--- Given passage ---
News in brief: Dermatology audit in urban Aboriginal Health Service; Sun damage in Qld adults; Melanoma rare but deadly in kids


Wide variety of dermatology in urban Aboriginal Health Service

Eczema and benign, pre-malignant or malignant neoplasms are the most common dermatologic presentations for urban Aboriginal and Torres Strait Islander patients.

The study comprised 255 episodes of care at the dermatology clinic at the Victorian Aboriginal Health Services (VAHS). Almost two thirds of patients were women and the mean age was 41 years.

The study said the rate of malignant skin neoplasms including melanoma highlighted the skin phenotype variability within urban Indigenous populations.

Conditions in which serious sequelae were diagnosed and referred onwards for prompt care include a diagnosis of juvenile dermatomyositis and one of psoriatic arthritis mutilans.

“These time-critical cases demonstrate the importance of access to specialist dermatology services optimising outcomes for these patients.”

--- Task item A ---
Decide whether each statement below agrees with the news brief on the urban Aboriginal Health Service dermatology clinic, answering yes or no and quoting the words of the brief that settle it: (i) Most of the clinic's patients were women. (ii) The mean patient age was 51 years. (iii) Juvenile dermatomyositis was among the conditions referred onwards for prompt care.
--- Task item B ---
Pick up the news brief on the urban Aboriginal Health Service dermatology clinic after its final quoted sentence and keep writing.

--- Information given ---

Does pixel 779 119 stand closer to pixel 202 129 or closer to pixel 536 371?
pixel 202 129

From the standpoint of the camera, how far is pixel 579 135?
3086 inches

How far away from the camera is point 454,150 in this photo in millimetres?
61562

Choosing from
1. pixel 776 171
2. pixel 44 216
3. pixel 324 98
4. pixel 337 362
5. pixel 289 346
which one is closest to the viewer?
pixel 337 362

* * *

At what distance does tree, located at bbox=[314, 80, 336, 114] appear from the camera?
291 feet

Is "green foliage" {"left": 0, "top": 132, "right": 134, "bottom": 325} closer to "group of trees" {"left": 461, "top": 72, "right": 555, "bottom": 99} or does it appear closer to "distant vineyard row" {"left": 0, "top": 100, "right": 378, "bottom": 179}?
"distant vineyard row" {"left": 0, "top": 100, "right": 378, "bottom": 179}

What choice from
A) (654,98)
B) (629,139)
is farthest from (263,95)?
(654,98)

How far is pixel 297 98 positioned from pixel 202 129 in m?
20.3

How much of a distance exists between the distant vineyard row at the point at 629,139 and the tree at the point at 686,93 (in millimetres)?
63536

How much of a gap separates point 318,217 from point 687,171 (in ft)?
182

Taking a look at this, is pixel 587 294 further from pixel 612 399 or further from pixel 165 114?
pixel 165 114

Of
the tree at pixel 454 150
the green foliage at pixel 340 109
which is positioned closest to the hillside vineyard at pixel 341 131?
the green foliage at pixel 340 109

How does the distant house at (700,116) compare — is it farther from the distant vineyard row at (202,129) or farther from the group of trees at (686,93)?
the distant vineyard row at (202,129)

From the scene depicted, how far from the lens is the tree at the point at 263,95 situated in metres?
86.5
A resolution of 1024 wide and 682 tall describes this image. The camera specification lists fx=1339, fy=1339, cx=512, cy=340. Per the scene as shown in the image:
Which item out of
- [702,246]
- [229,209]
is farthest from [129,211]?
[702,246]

--- Response area A ---
(i) Yes: "Almost two thirds of patients were women"
(ii) No: "the mean age was 41 years"
(iii) Yes: "include a diagnosis of juvenile dermatomyositis"

--- Response area B ---
Australasian Journal of Dermatology


Predictable sun damage patterns in Qld adults

Moderate to severe photodamage across much of the body is common in Queensland adults.

A study using three-dimensional total body photography rated the severity of photodamage on each of 10 body sites in 190 men and women.

Overall, 90% of participants had moderate or severe photodamage on their head and neck, 80%  on their lower arms, 81% on their front upper torso and 77% on their upper back.

Gender differences were apparent with women having more severe photodamage on their upper arms than men, while men were more likely to have moderate to severe photodamage on their lower backs than women.

“The importance of these findings is the known association of photodamage with the development of skin cancer and specifically with UV-induced mutations in the skin,” the study said.

Journal of the European Academy of Dermatology and Venereology


Melanoma presents late in young people

A national case series of all paediatric and adolescent malignant melanoma presenting to ANZCHOG Childhood Cancer Centers in Australia and New Zealand has demonstrated the lethality of the disease in under 18 year olds.

In the series of 37 cases seen between 1994 and 2014, staging at diagnosis were 21.6% stage I, 24.3% stage II, 10.8% stage III and 29.7% stage IV.

The median age at diagnosis was 10 years. Where descriptions of the lesions at presentation were available, most lesions were pigmented (55%).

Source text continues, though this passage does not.